Police officers are a unique occupational group due to the fact that they have more health problems than many other occupations. These health problems could be a result of elevated inflammation markers caused by poor sleep. Sleep influences circadian rhythms, which thereby influences the function of the immune system. The immune system is responsible for the body’s inflammatory response using pro-inflammatory cytokines such as IL-6, CRP, Fibrinogen, and TNF-a. These cytokines can become elevated if disruption of the sleep cycle occurs. Elevated levels of inflammatory markers are associated with increased risk of cardiovascular disease. Police officers also work shifts and have a large amount of occupational stress that may contribute to increased levels of pro-inflammatory markers as well.

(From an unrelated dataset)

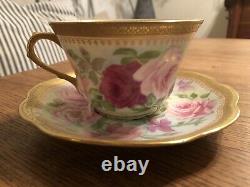Antique Limoges Coronet Tea Cup & Soucoupe Avec Roses Peintes À La Main Rose Et Garniture D’or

This analysis aimed to examine the influence that objective and subjective measures of sleep have on inflammatory markers among police officers within the Buffalo Cardio-Metabolic Occupational Police Stress (BCOPS) cohort crosssectionally. Body mass index (BMI), shift work, and stress measures were examined as potential effect modifiers. Subjective measures of sleep were obtained by the Pittsburgh Sleep Quality Index (PSQI) and objective measures of sleep were obtained through actigraph data. Police officers wore an Actiwatch for 15 consecutive days, where data was made into different sleep parameters.

Sleep latency, quality, duration, efficiency and daytime dysfunction were used from the PSQI, and wake after sleep onset, sleep onset latency, sleep duration, and efficiency were used from the actigraph measures. The inflammation markers were collected from blood samples after a 12 hour fast. Each inflammatory marker was measured using different assays at the University of Vermont.

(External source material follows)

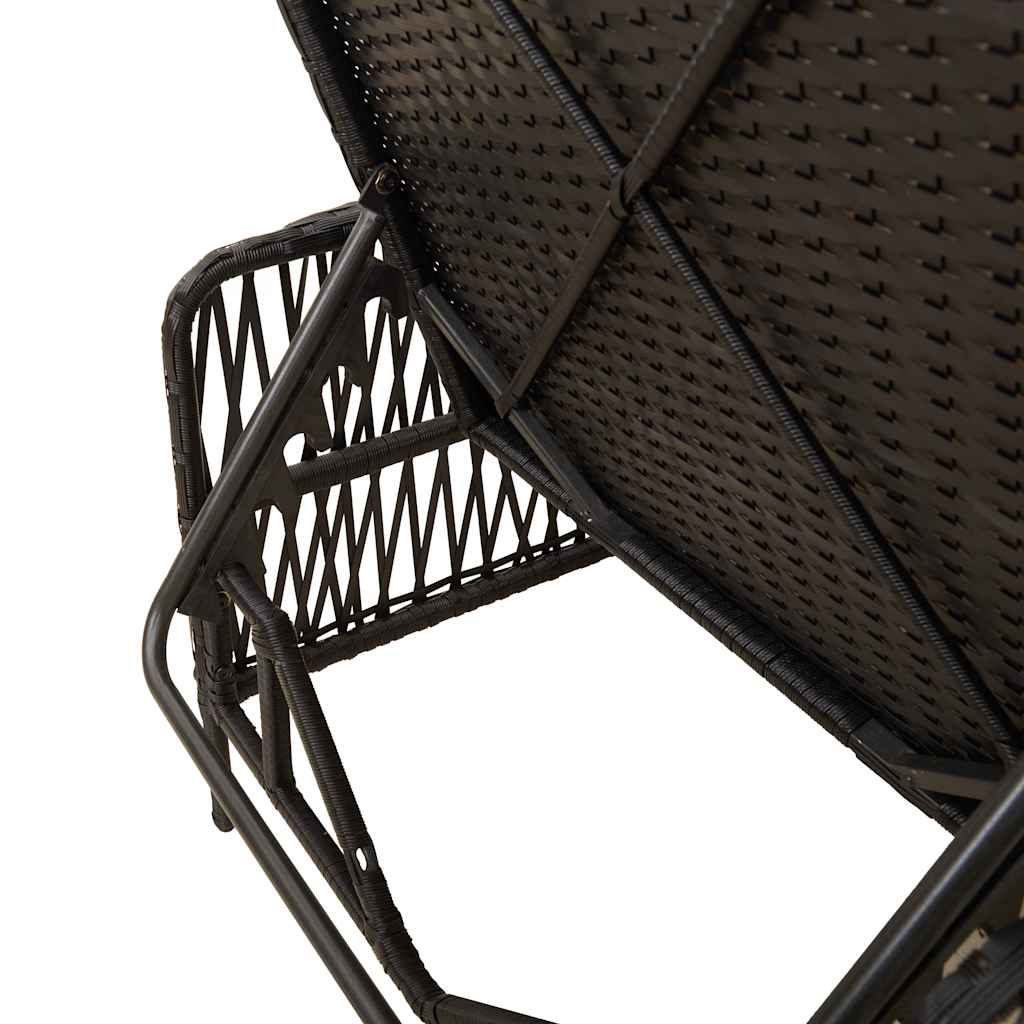 Solstol Sort og Cremehvid 55 x 200 x 92 cm polyrattan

General linear models were used to compare adjusted means of categorical sleep measures and beta coefficients for continuous sleep measures for each inflammation marker. Analyses were stratified by normal (18.5-24.9 BMI), overweight (25-29.9 BMI), and obese (≥30 BMI), and then by day and evening/night shiftwork. Logistic regression was performed on a dichotomous version of CRP, using a clinial cut point, and odds ratios were obtained for highrisk CRP. Statistically significant associations were seen between various sleep measures and inflammation markers. It is seen that as sleep worsens, there is an elevation in pro-inflammatory markers.